§ Given request:
Please express the records below as a JSON list of strings with one string per line, leaving out blank lines and the pictures.

─── Working data

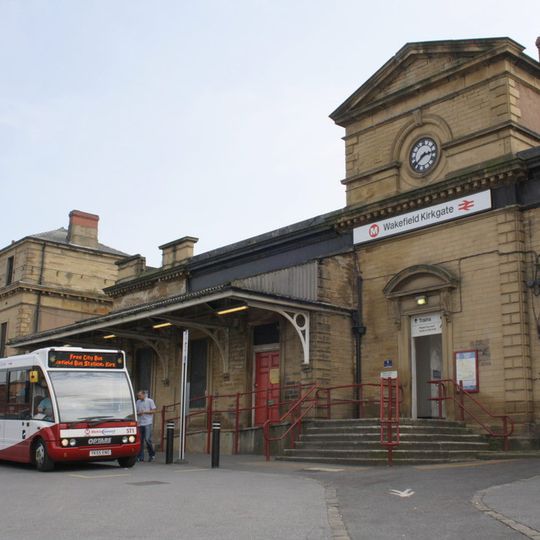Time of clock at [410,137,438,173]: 2:38
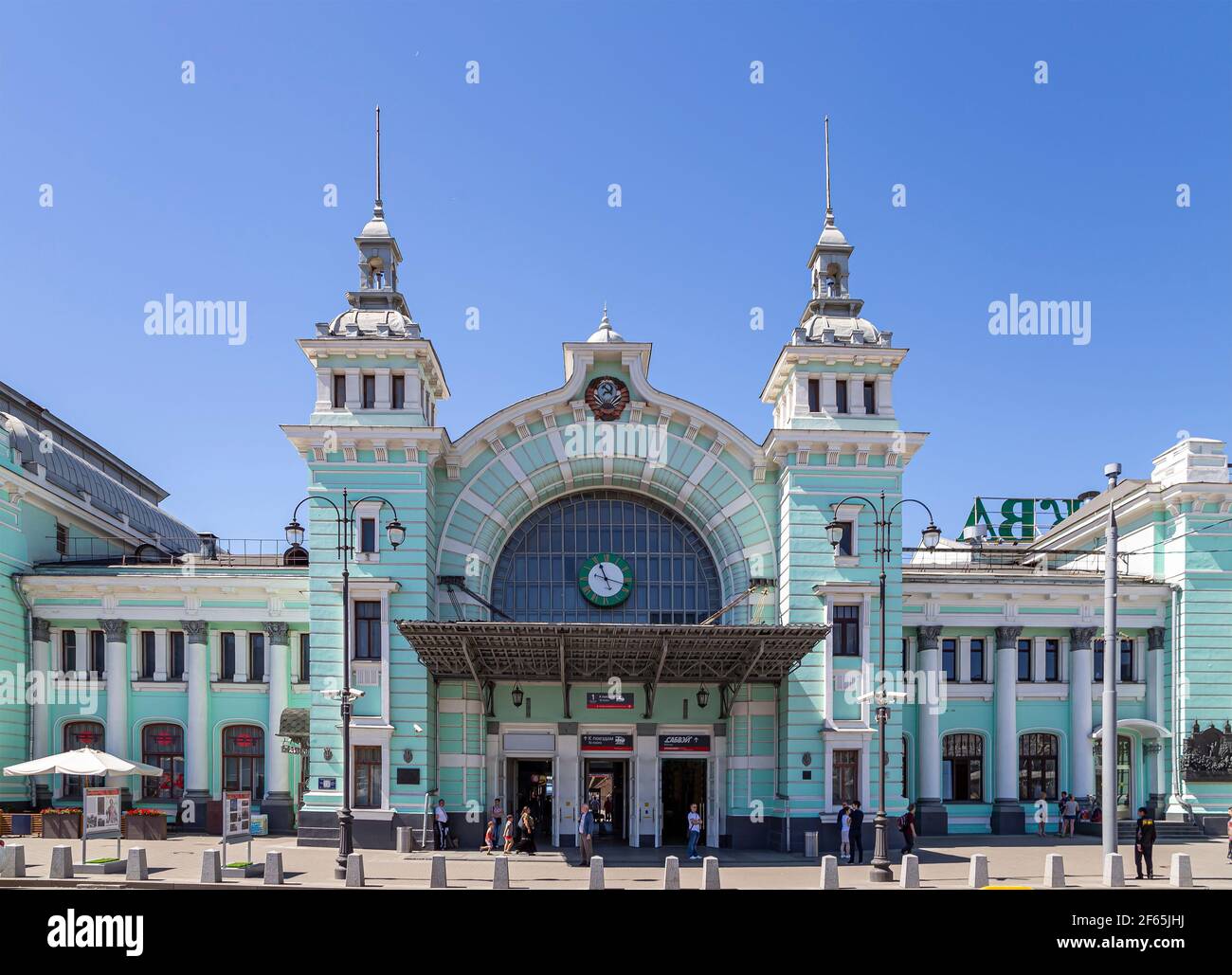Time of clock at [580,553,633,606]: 11:17
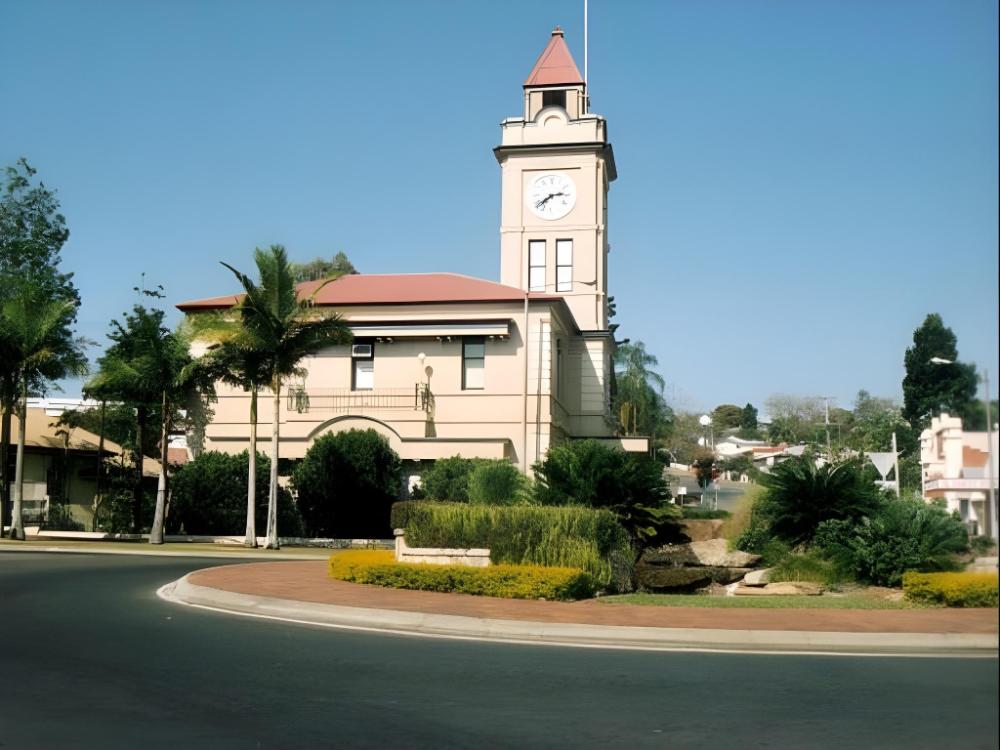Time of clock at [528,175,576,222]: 2:38
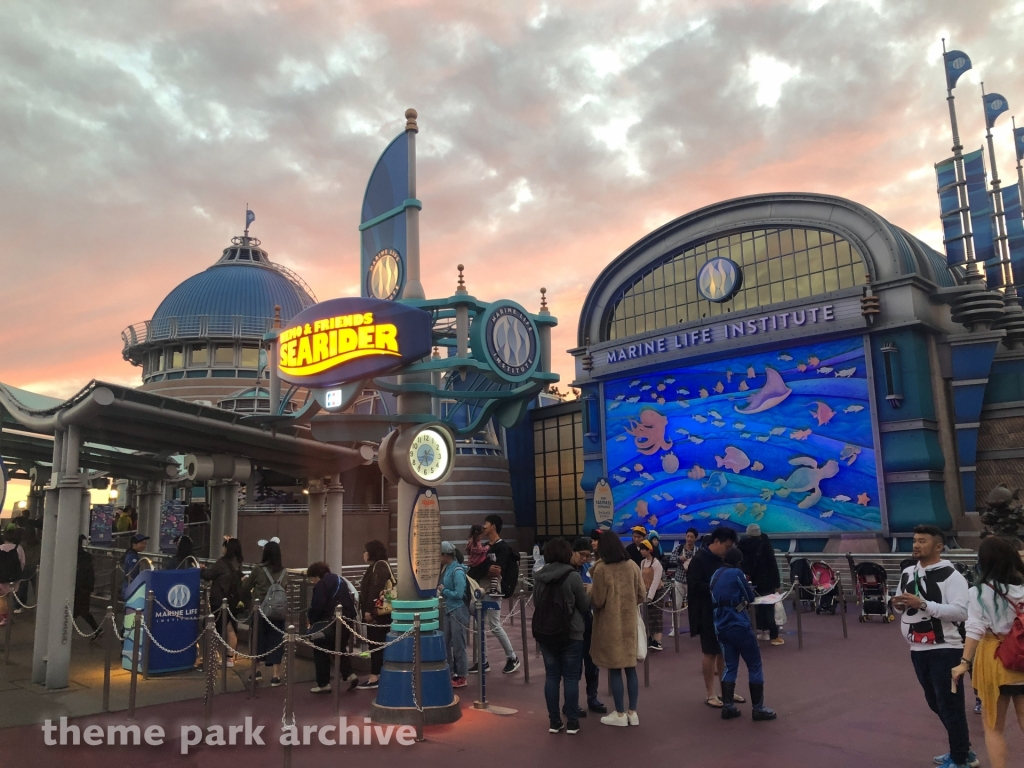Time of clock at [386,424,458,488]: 5:35
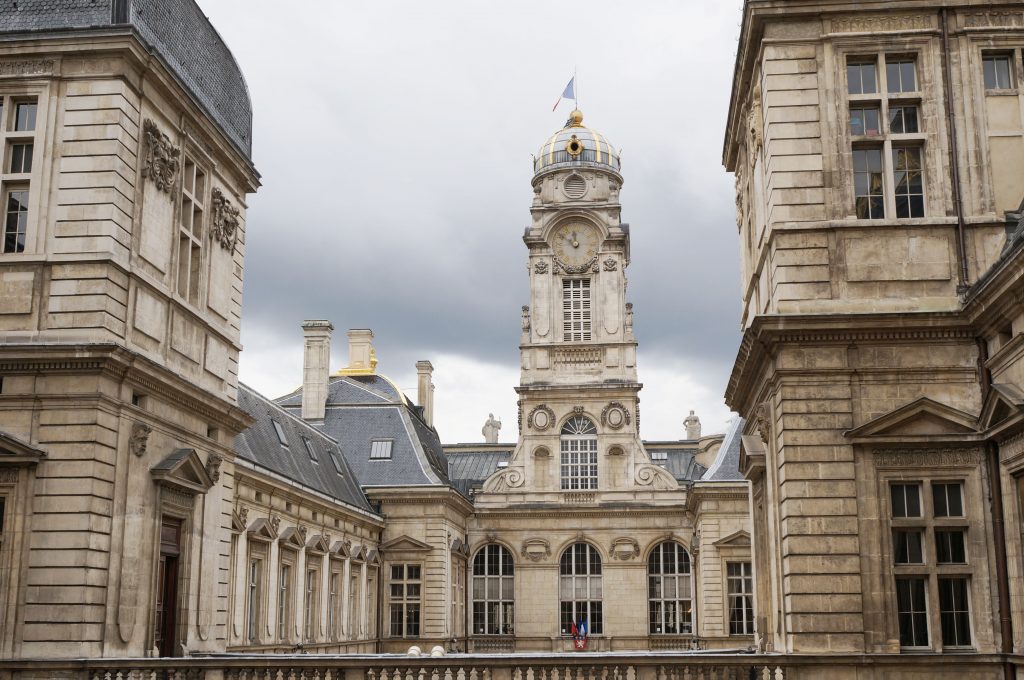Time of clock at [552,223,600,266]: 11:50
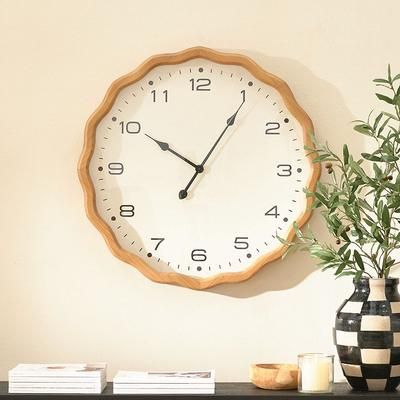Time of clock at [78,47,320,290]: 10:05
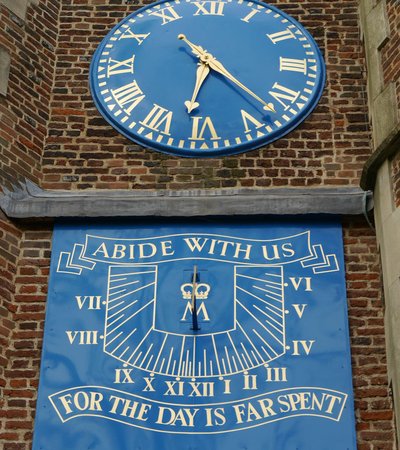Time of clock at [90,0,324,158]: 6:22
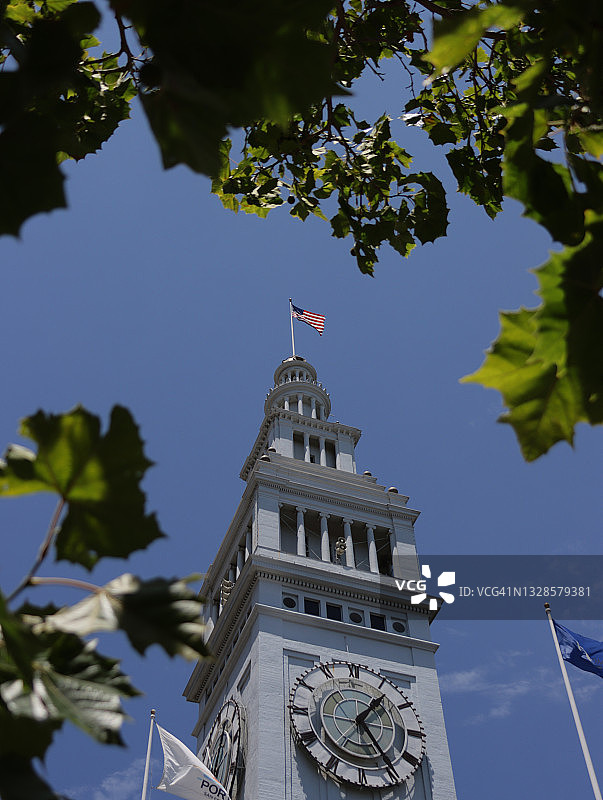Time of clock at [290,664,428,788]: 1:23
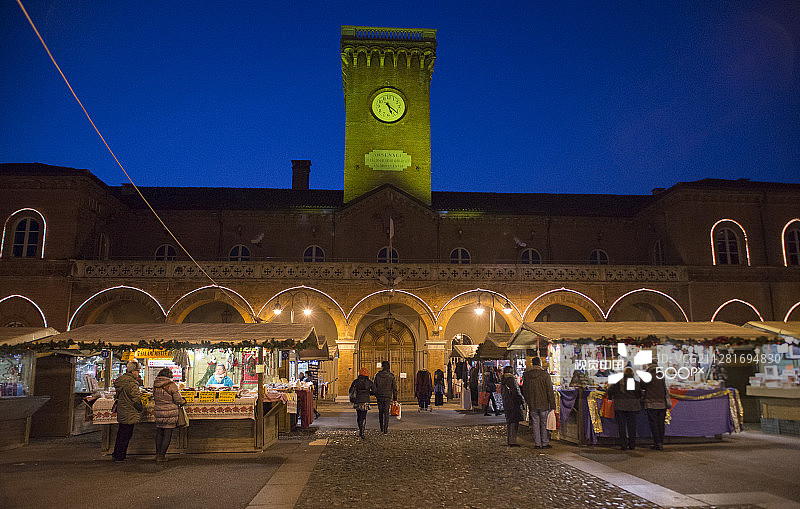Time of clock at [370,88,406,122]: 5:21
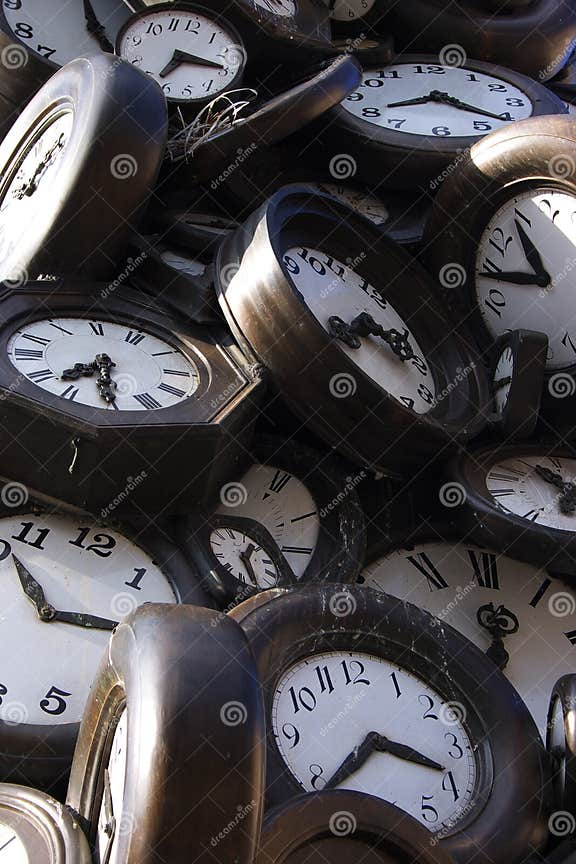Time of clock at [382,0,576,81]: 8:21
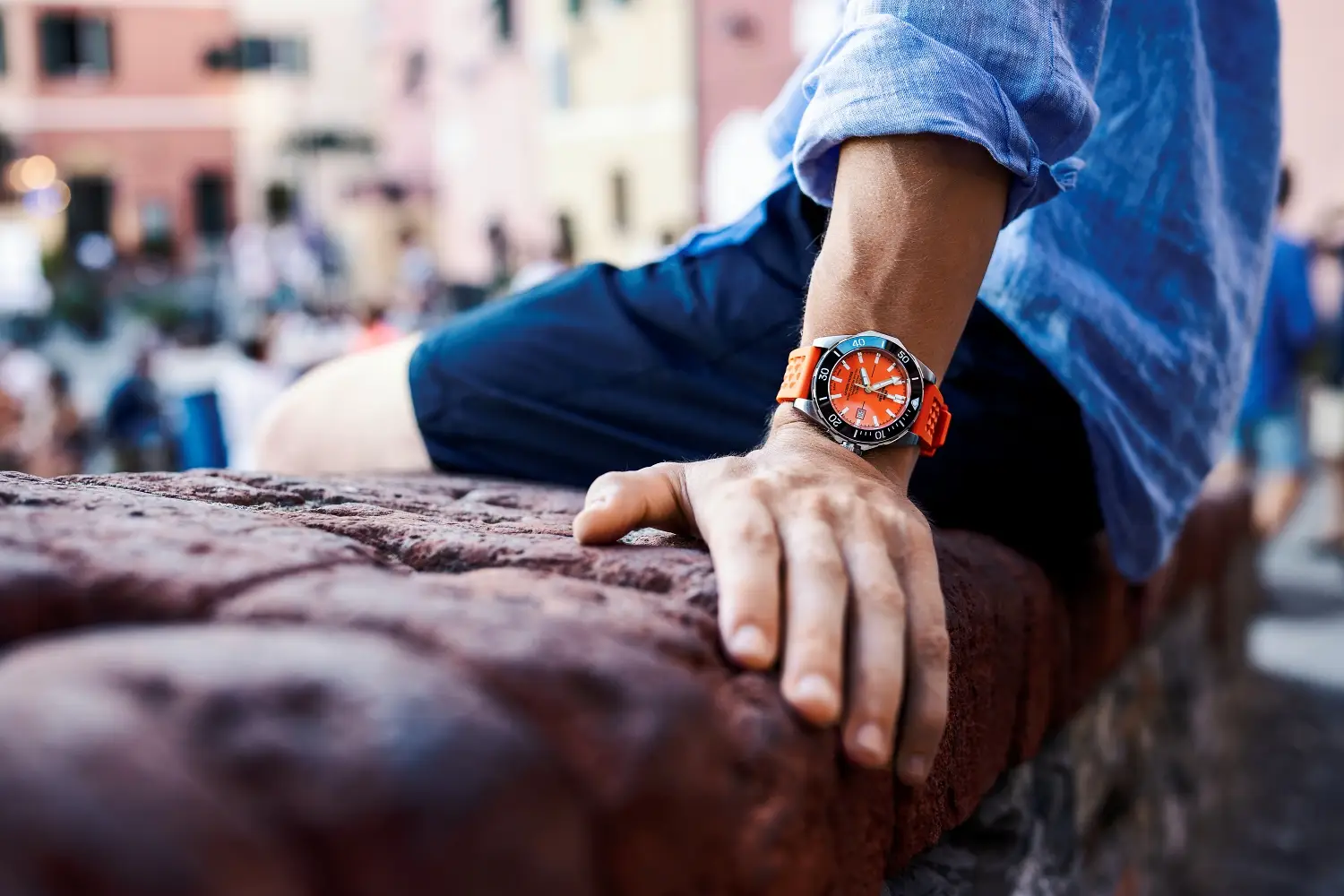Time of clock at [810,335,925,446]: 11:13
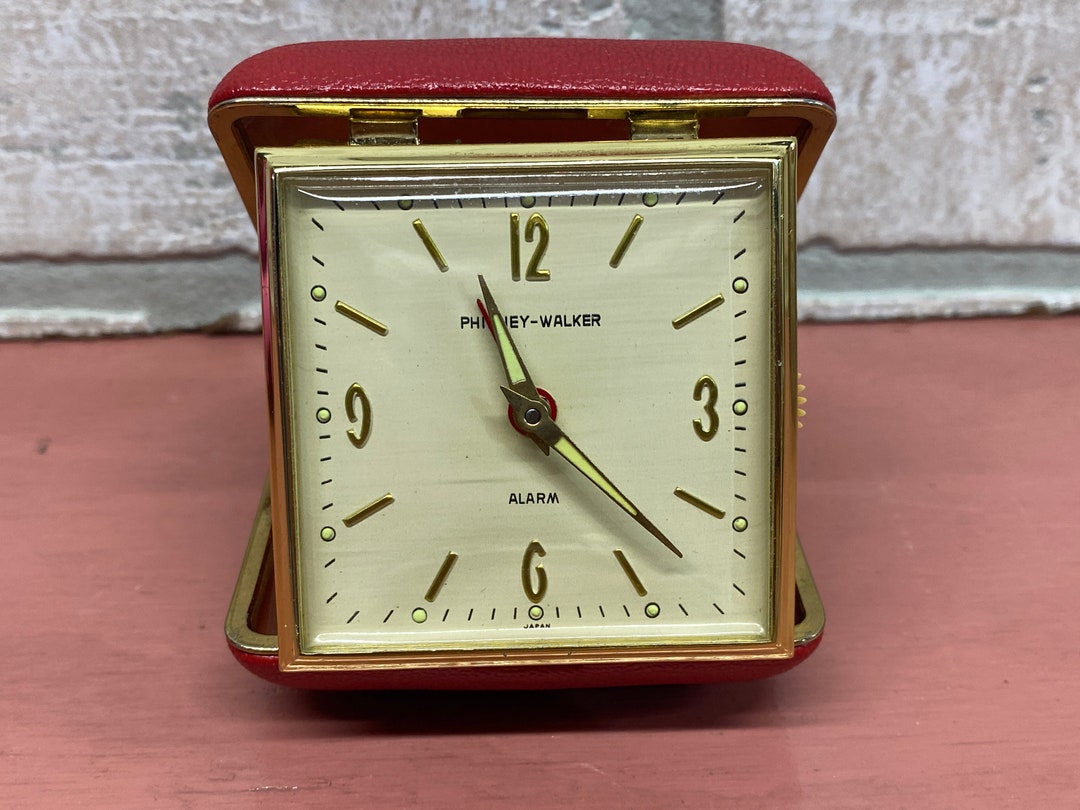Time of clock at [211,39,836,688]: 11:22
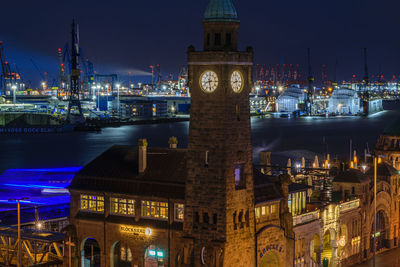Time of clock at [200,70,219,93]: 8:28
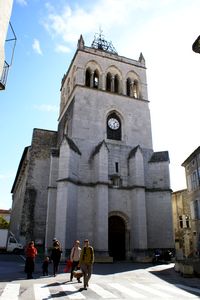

──────

§ Expected answer:
[
  "Time of clock at [410,137,438,173]: 2:38",
  "Time of clock at [580,553,633,606]: 11:17",
  "Time of clock at [528,175,576,222]: 2:38",
  "Time of clock at [386,424,458,488]: 5:35",
  "Time of clock at [552,223,600,266]: 11:50",
  "Time of clock at [78,47,320,290]: 10:05",
  "Time of clock at [90,0,324,158]: 6:22",
  "Time of clock at [290,664,428,788]: 1:23",
  "Time of clock at [370,88,406,122]: 5:21",
  "Time of clock at [382,0,576,81]: 8:21",
  "Time of clock at [810,335,925,446]: 11:13",
  "Time of clock at [211,39,836,688]: 11:22",
  "Time of clock at [200,70,219,93]: 8:28"
]